Jack Bannister: 1930 – 2016

Jack Bannister: 1930 – 2016

Jack Bannister, who has died aged 85, was a true Man of Cricket – player, writer, radio and TV broadcaster and also mainstay of the Professional Cricketers’ Association.

As a player, Bannister was a wholehearted fast-medium bowler for Warwickshire from 1950 to 1969. In an era of outstanding English pace bowlers, he was never close to international honours.

At county level, however, he took an impressive total of 1198 first-class wickets at an average of only 21.91. He still holds the Warwickshire record for the best analysis in first-class cricket, with figures of 10-41 against Combined Services in 1959, though his 9-35 against Yorkshire in 1955 was almost certainly a more worthy performance.

Less well-known than his bowling statistics is the fact that, because of back problems, he was forced to re-model his action in mid-career. That he came back so successfully is a tribute to his commitment and determination.

Jack Bannister was for many years cricket correspondent for the Birmingham Post. He also wrote an admired history of Warwickshire County Cricket Club.

Alongside his writing, he set up and ran a successful bookmaking chain, eventually passing the business on to his daughter.
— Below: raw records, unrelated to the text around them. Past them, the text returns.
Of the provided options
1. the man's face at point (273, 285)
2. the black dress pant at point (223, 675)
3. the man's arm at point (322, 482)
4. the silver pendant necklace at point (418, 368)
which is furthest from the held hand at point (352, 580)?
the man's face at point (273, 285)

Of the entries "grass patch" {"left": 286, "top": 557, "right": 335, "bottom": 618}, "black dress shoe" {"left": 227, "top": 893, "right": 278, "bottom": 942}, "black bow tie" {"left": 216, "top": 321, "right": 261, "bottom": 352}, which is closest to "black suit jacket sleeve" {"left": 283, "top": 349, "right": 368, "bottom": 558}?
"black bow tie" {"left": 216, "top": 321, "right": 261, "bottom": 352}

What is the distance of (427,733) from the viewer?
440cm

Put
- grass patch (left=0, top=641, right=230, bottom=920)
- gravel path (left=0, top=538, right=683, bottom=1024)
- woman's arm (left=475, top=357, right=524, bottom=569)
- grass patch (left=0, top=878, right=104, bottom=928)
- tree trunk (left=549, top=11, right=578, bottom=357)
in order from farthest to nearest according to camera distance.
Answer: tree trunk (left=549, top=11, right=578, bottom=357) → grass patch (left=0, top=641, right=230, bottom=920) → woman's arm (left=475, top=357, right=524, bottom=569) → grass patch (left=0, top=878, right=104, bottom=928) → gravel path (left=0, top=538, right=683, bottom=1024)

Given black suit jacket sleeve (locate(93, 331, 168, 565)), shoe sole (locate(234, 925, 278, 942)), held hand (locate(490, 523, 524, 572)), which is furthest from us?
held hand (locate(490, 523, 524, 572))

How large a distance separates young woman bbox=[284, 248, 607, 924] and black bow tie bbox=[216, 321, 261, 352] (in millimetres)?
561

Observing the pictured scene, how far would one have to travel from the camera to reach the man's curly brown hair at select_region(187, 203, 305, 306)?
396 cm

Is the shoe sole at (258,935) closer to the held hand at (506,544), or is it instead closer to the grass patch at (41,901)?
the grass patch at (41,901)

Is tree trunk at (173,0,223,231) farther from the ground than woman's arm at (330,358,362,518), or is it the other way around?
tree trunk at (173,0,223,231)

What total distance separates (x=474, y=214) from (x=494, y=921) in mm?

As a betting man himself, he for many years exchanged horse racing tips with his great friend Richie Benaud.

As for betting on other sports, he was known to repeat the advice of William Hill who told Bannister as a youngster ‘Never bet on anything that talks.’

As a broadcaster and commentator, Bannister operated successfully in both radio and television with the BBC and then worked for talkSPORT. He established a reputation as a knowledgeable and well-informed observer of the game, sometimes outspoken but always fair.

Present-day cricketers are massively indebted to Jack Bannister. He was involved in the inaugural meeting of the Professional Cricketer’ Association (PCA) and was later secretary, chairman and president.

Proper contracts of employment with decent terms, minimum wage levels, pension schemes – all of these came into being on his watch.

There have been many tributes to Jack Bannister from across the world of cricket. David Lloyd, Mike Atherton, Darren Gough, Shane Warne, Henry Blofeld and new Warwickshire captain Ian Bell have all expressed their sadness.

Jason Ratcliffe, a fellow ex-Warwickshire man, spoke on behalf of the PCA of Jack’s contributions to the welfare of players.

His old county, where he had been made a life member, issued a statement: “Everyone at Warwickshire County Cricket Club is deeply saddened to hear of this morning’s news. Thoughts are with Jack’s family and friends at this difficult time.”

Many tributes mentioned Jack Bannister’s wry sense of humour. So it is possible to imagine that he would have indulged in a quiet chuckle had he known that one national newspaper would mark his passing with a fulsome tribute, accompanied by a photograph of athlete Sir Roger Bannister!

Whilst Jack may never have run a four-minute mile, he undoubtedly lived a full and rich life in and around the world of cricket.